Впрочем, трибун начинается с беззащитного писка младенца, а у истоков
красоты атлета - звериный вопль роженицы... Можете курить.
- Благодарю, штандартенфюрер.
- Так вот, я продолжу мое размышление вслух... Кампания на Востоке
ставит перед нами совершенно новые задачи. Армия после побед во Франции,
Норвегии и Югославии заняла исключительное положение в обществе - героев
недавних боев наш гитлерюгенд знает теперь лучше, чем ветеранов движения.
После того как мы сокрушим большевизм, армия может оказаться самой
серьезной силой в рейхе, сильнее СС, нас с вами. Поэтому задача, с моей
точки зрения - я хочу подчеркнуть: с моей точки зрения, - будет
заключаться в том, чтобы постепенно привести на ключевые посты в армии
наших людей. Для этого мы должны быть готовы предпринять определенного
рода шаги. Надо доказать обергруппенфюреру Гейдриху, который раним и
доверчив, что ОКВ* проводит свою политику, особую политику, эгоистическую.
Как это сделать? В главном бить нельзя, это несвоевременно сейчас, ибо нам
предстоит война. Щелкнуть надо в мелочи - это выгоднее по целому ряду
причин. Во-первых, это самый болезненный и самый неожиданный щелчок.
Во-вторых, такого рода щелчок оставляет путь для компромисса, если в нем
возникнет необходимость. Я предлагаю обсудить возможность нанесения нашего
щелчка, используя группы оуновских** уголовников - абвер давно работает с
этими головорезами.
_______________
* О К В - верховное командование вермахта.

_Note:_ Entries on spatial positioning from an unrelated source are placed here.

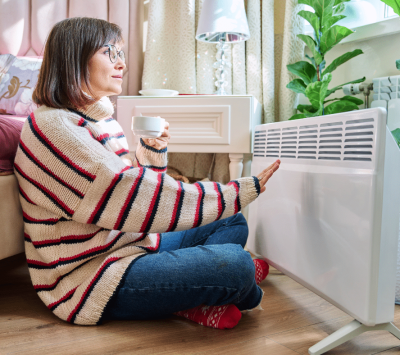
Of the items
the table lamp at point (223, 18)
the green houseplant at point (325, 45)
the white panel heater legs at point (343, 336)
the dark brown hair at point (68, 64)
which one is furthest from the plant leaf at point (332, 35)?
the white panel heater legs at point (343, 336)

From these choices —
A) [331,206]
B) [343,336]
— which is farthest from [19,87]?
[343,336]

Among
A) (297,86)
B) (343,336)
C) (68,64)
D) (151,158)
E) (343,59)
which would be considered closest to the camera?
(343,336)

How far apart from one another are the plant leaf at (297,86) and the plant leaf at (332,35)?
0.17 m

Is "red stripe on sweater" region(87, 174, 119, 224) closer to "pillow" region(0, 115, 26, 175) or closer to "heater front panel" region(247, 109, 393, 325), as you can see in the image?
"pillow" region(0, 115, 26, 175)

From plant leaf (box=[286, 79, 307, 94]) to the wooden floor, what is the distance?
0.93 metres

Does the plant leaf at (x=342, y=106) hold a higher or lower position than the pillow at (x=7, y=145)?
higher

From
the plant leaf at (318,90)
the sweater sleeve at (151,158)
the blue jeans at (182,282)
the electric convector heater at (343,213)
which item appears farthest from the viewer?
the plant leaf at (318,90)

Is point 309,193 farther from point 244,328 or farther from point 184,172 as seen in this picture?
point 184,172

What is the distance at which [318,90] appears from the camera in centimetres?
139

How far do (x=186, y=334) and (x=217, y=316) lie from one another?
3.0 inches

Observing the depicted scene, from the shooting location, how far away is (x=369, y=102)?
1573 millimetres

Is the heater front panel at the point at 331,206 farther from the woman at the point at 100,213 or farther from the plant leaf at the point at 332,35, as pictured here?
the plant leaf at the point at 332,35

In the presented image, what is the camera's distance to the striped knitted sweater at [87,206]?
73 cm

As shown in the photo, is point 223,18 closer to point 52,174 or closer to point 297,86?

** О У Н - организация украинских националистов.
Они поняли друг друга без разъяснений: Риче хотел начать свое дело,
чтобы выделиться. Приглашая к сотрудничеству Узнера, он и ему давал такую
же возможность.
...Узнер побеседовал со своим помощником Айсманом в тот же вечер.

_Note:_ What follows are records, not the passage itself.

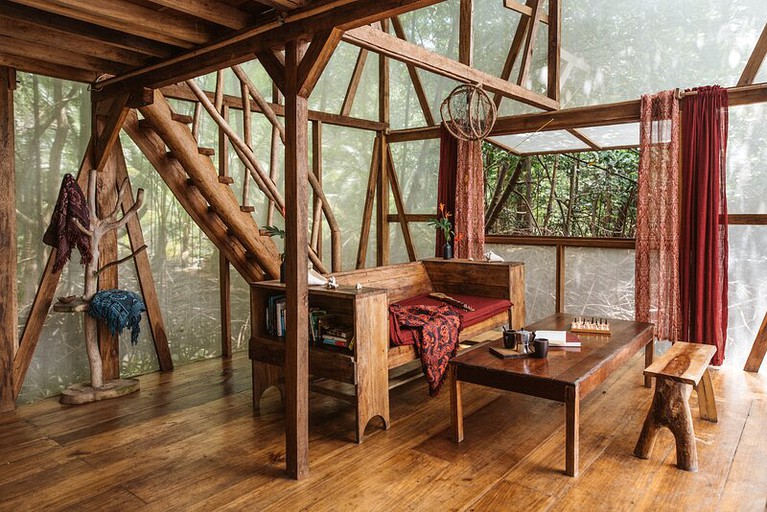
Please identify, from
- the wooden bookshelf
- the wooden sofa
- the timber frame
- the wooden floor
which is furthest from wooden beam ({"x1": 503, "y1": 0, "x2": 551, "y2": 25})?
the wooden floor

Работоспособность Узнера была поистине фантастическая: он успел цепко
просмотреть справки по оуновской агентуре, отделил все ненужное и
углубился в изучение досье на трех националистических лидеров - гетмана
Скоропадского, Андрея Мельника и Степана Бандеру. Потом он пробежал
материалы, собранные на их ближайших сотрудников, друзей и доверенных лиц,
которые зарекомендовали себя как надежные и ловкие агенты гестапо,
неоднократно проверявшиеся отделом Мюллера. После того как Узнер понял,
<кто есть кто>, и прикинул комбинацию, в которой этим <кто> отводилась
роль слепых исполнителей, он записался на прием к Шелленбергу.
Выслушав Узнера, бригадефюрер Шелленберг сказал задумчиво:
- Украина исчезнет с карты мира. Национализм славян с точки зрения
нашей расовой теории - это бумажный носовой платок, который, использовав,
выбрасывают. Конечно, сейчас следует соблюдать такт и позволять ОУН
надеяться на создание государства. Но вы-то прекрасно понимаете, что вне
славянского мира Украина существовать не может, а великая идея фюрера
предполагает исчезновение славянства с карты мира... Однако играть сейчас,
использовать их в этот период мы обязаны - смешно отказаться от услуг
ассенизаторов. Мелюзга - они очарованы великим.